Ready or not, America is watching its student population grow more diverse.
For the first time in the nation’s history, the overall student population is now less than half white. And while many schools remain deeply segregated, others are growing more mixed as Asian, black, and Hispanic families move to the suburbs and whites settle in gentrifying urban neighborhoods.
But there is a difference between diverse schools and ones that are integrated, says Amy Stuart Wells, a Teachers College professor who has long studied race and education. History has shown that seating students of different colors side by side isn’t enough — real integration requires schools to adopt inclusive curriculums, teachers to reflect on their own biases, and students to learn how to interact across race and class lines, she says.
To help with that work, Stuart Wells has put together a four-day conference that will feature talks with titles like “How could I possibly have a positive racial identity!? I’m White!” and “When Celebrating Diversity Just Isn’t Enough.”
Chalkbeat recently spoke with Stuart Wells about what it takes to create diverse schools and about the conference, which she said is one of the first of its kind. The interview has been edited and condensed.
Chalkbeat: Can you start by explaining what inspired this conference?
Amy Stuart Wells: I’ve been studying school desegregation for a long time: the history of it, what happened, and what didn’t happened when we first desegregated schools in the middle of the 20th century. We basically focused on student-assignment plans and made sure there was racial diversity at least within buildings, if not within classrooms, and then kind of left it for the educators to deal with or not.
I know from my research on those schools and that history, talking about race was a taboo. Nobody talked about issues of race. It was basically an assimilation project, where you bring in students of color to schools that were usually predominantly white.

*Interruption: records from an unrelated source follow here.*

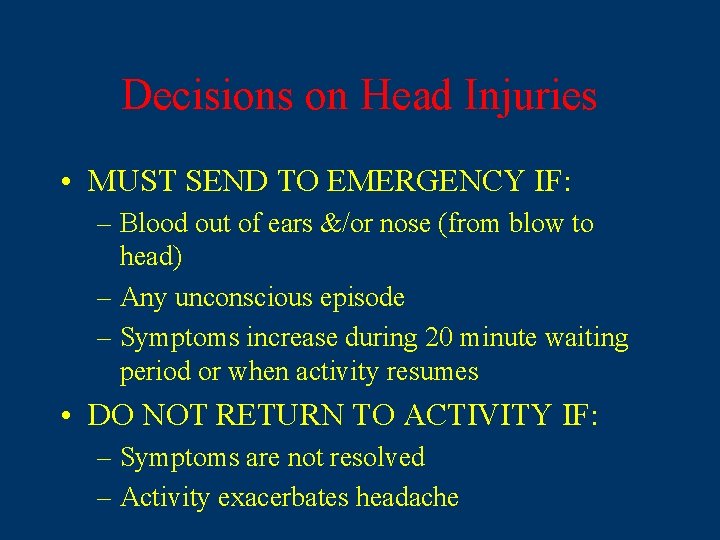 Decisions on Head Injuries

• MUST SEND TO EMERGENCY IF:
– Blood out of ears &/or nose (from blow to head)
– Any unconscious episode
– Symptoms increase during 20 minute waiting period or when activity resumes

• DO NOT RETURN TO ACTIVITY IF:
– Symptoms are not resolved
– Activity exacerbates headache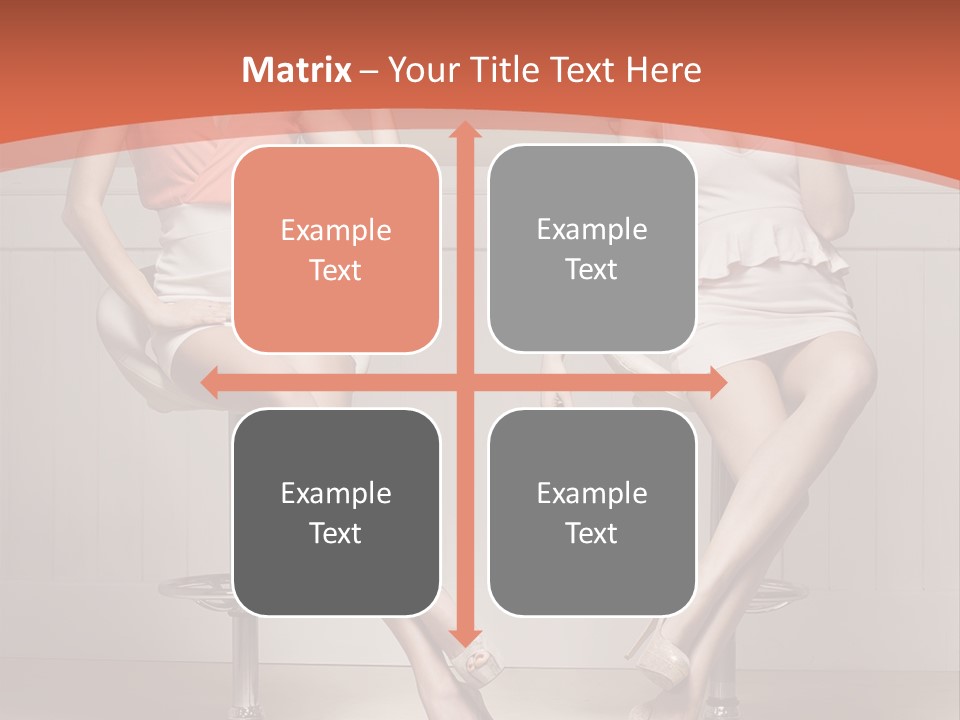 Matrix – Your Title Text Here

Example Text

Example Text

Example Text

Example Text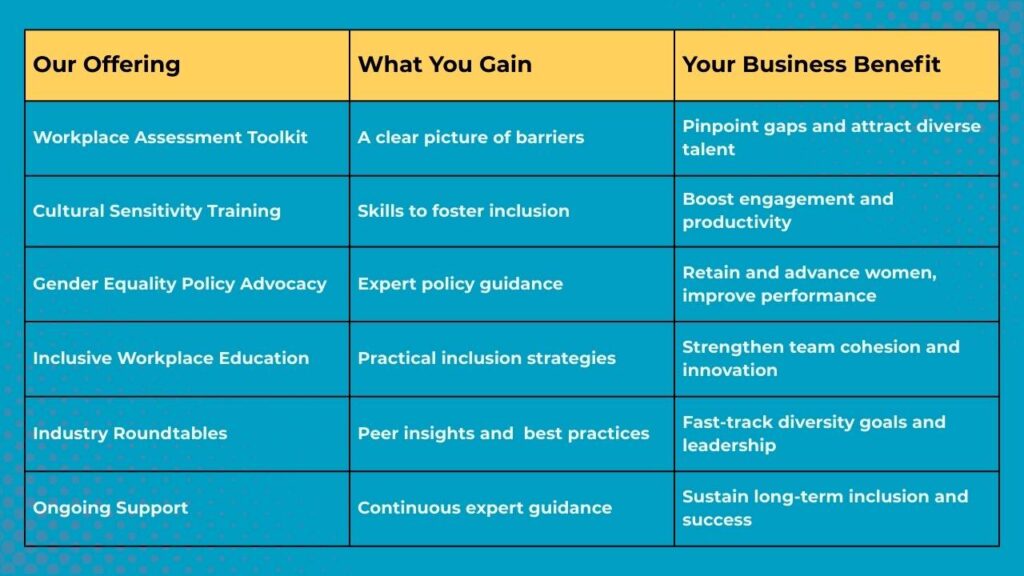 | Our Offering | What You Gain | Your Business Benefit |
|---|---|---|
| Workplace Assessment Toolkit | A clear picture of barriers | Pinpoint gaps and attract diverse talent |
| Cultural Sensitivity Training | Skills to foster inclusion | Boost engagement and productivity |
| Gender Equality Policy Advocacy | Expert policy guidance | Retain and advance women, improve performance |
| Inclusive Workplace Education | Practical inclusion strategies | Strengthen team cohesion and innovation |
| Industry Roundtables | Peer insights and best practices | Fast-track diversity goals and leadership |
| Ongoing Support | Continuous expert guidance | Sustain long-term inclusion and success |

And the whole project was about assimilating them into these white middle-class norms and ways of seeing the world.
We see now that there’s so many ways curriculum can reflect issues around race. And as we’ve seen last week and throughout the last year, race clearly matters, and policing and responses to policing.
So I think we’re right to start to realize now that we’re not colorblind and that race matters in schools.
In past cases you’ve studied, what were some of the challenges that arose when schools became more diverse, but they didn’t really address that?
Several things. Race is often this elephant in the classroom that no one’s talking about, but everyone’s aware of. Oftentimes students of color felt that their voices and perspectives weren’t valued in that context.
But also white students wanted to talk more. All of a sudden the population of their schools and their classrooms changed and there was no place for them to talk about that either. The students were living with race every day in those schools, but nobody was talking about it.
The adults in the building: I don’t think they felt equipped, and they didn’t feel like that was part of what they were supposed to be doing — to help students deal with that or reflect those different racial perspectives and histories in their curriculum.
Most of this was happening in the 70s and early 80s. We’re now several decades ahead and we’ve gone through this era of K-12 school accountability and colorblind ideology. And what I think we now realize that those ways of thinking about K-12 education are not serving our students well, and certainly not preparing them for the universities and larger society where there’s ongoing racial tension.
Moving forward to today: When a school is really trying to foster a diverse and integrated community, what are the best practices for doing that?
A lot of it begins with the hard work teachers need to do around their own racial biography.
For white teachers — and there will be several sessions around this at the institute — to really think about how race does matter even though they are white. How it matters to their own identity, how it matters in their interactions with students and their understanding of students’ abilities. [It’s] broadening out what we know and how we know it, and allowing for students to grapple with meaning and deeper questions and challenge each other and their understandings and interpretations.
It’s this deeper, richer learning that we should all be doing anyway, but it’s really important in these very diverse classrooms.
One of the sessions at the conference will focus on science instruction in diverse classrooms. Something like science or math seems very straightforward, so how do you factor in diversity or culturally responsive teaching?
The title of Chris Emdin’s talk is called “Reimagining Rigor.” He’s challenging these notions that by using hip-hop pedagogy it’s not a rigorous way of teaching science. It’s going to be really powerful.
It’s a common theme, whether it’s science or math, and certainly with literacy and social studies, is giving students ownership and allowing them to interpret and reinterpret in their own language some of the scientific data and information that we talk about in one way. That’s so important in the real world. You ask any scientist and they say that’s what we do.
There’s an effort happening now to get a more diverse teaching force. I could imagine someone saying that this type of training is a Band-Aid, but it doesn’t solve the problem of the lack of diversity among teachers.
I’m all for getting more teachers of color. But I doubt there’s going to be a day anytime soon in this country where we’re not going to have a large percentage of white teachers, and we’re not going to have a large percentage of teachers teaching students whose race is different than theirs.
Hopefully we’re going to have an increase in teachers teaching in racially diverse classrooms, which is challenging no matter what your racial/ethnic background is.
And hopefully we’ll have a more diverse teaching force. And hopefully this kind of institute and thinking about race within schools will be helpful when we do.